Can you write out the lines word for word, starting at the line that contains "Looking closely at" and stopping after the last of the lines, both ends included?

## START GIVEN INFORMATION

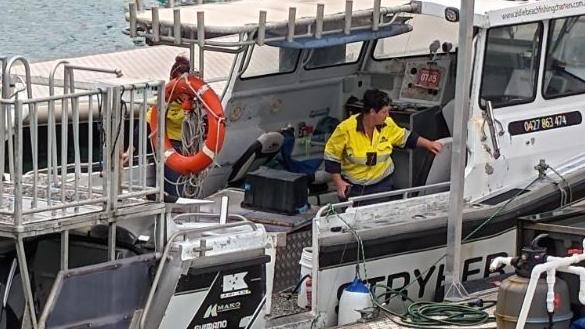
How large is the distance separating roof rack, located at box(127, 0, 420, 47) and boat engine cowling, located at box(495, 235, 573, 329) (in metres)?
2.03

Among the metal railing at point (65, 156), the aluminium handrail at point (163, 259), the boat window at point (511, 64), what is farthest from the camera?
the boat window at point (511, 64)

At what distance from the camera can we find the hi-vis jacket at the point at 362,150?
327 inches

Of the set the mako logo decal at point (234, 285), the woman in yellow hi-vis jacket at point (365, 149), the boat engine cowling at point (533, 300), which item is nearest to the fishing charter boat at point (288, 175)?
the mako logo decal at point (234, 285)

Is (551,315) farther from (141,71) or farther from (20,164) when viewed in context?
(141,71)

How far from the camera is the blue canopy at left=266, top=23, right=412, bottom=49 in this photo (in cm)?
792

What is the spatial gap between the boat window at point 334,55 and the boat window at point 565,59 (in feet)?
4.84

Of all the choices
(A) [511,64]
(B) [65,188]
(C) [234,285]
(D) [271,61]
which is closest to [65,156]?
(B) [65,188]

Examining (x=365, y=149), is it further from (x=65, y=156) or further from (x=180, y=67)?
(x=65, y=156)

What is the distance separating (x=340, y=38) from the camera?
812 centimetres

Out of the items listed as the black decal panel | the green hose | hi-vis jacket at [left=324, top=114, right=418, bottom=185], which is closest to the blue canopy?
hi-vis jacket at [left=324, top=114, right=418, bottom=185]

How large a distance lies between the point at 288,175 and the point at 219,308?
1.56 metres

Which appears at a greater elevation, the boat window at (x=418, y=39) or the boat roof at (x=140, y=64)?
the boat window at (x=418, y=39)

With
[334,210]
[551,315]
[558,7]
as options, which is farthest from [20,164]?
[558,7]

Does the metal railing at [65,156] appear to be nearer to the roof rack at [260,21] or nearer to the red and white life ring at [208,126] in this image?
the roof rack at [260,21]
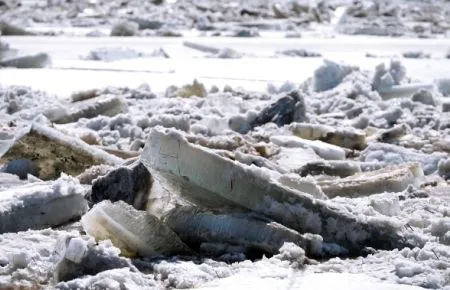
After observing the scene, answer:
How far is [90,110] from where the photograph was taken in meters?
4.98

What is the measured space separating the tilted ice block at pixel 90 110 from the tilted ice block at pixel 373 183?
6.73 ft

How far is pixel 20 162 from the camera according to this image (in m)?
3.39

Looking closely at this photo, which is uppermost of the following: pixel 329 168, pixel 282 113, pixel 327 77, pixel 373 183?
pixel 373 183

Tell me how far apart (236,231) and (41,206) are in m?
0.58

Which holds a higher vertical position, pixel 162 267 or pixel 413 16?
pixel 162 267

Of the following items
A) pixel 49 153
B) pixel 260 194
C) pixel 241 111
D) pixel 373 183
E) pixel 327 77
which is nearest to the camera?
pixel 260 194

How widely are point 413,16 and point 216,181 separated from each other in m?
15.7

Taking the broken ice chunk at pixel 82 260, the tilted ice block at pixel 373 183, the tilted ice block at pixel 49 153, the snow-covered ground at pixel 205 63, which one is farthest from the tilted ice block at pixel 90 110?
the broken ice chunk at pixel 82 260

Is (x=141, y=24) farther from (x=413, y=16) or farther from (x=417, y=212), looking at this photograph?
(x=417, y=212)

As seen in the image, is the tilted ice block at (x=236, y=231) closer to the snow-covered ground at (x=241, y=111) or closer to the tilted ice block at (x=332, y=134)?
the snow-covered ground at (x=241, y=111)

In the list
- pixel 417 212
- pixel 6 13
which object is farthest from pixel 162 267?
pixel 6 13

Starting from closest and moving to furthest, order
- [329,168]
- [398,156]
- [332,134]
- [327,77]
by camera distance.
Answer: [329,168], [398,156], [332,134], [327,77]

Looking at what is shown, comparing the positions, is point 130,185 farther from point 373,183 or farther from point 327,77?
point 327,77

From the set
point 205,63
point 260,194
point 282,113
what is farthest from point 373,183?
point 205,63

## END GIVEN INFORMATION

• _ANSWER TO THE EXERCISE_
Looking closely at this photo, which is uppermost of the following: pixel 329 168, pixel 282 113, pixel 327 77, pixel 373 183?
pixel 373 183

Tell me how far apart (236,231) and (41,206) are in m?
0.58

Which holds a higher vertical position, pixel 162 267 or pixel 413 16?
pixel 162 267

Of the following items
A) pixel 49 153
B) pixel 260 194
C) pixel 241 111
D) pixel 373 183
E) pixel 327 77
which is nearest to the camera?
pixel 260 194

How widely are point 413,16 and point 216,181 separated from each other in m?
15.7

Taking the broken ice chunk at pixel 82 260, the tilted ice block at pixel 373 183, the tilted ice block at pixel 49 153, the snow-covered ground at pixel 205 63, which one is farthest from the tilted ice block at pixel 90 110?
the broken ice chunk at pixel 82 260

Is (x=141, y=24) farther from (x=413, y=16) or farther from (x=417, y=212), looking at this photograph?
(x=417, y=212)

As seen in the image, is the tilted ice block at (x=236, y=231) closer to the snow-covered ground at (x=241, y=111) or closer to the tilted ice block at (x=332, y=134)?
the snow-covered ground at (x=241, y=111)

In the list
- pixel 417 212
- pixel 6 13
which object is farthest from pixel 162 267?
pixel 6 13

Starting from closest and moving to furthest, order
- [329,168]
- [398,156]
- [332,134]
- [327,77]
by camera distance.
Answer: [329,168], [398,156], [332,134], [327,77]

Looking at what is shown, comparing the positions, is point 130,185 farther from point 373,183 or farther from point 327,77?
point 327,77

From the set
point 205,63
point 260,194
point 282,113
what is farthest from point 373,183?
point 205,63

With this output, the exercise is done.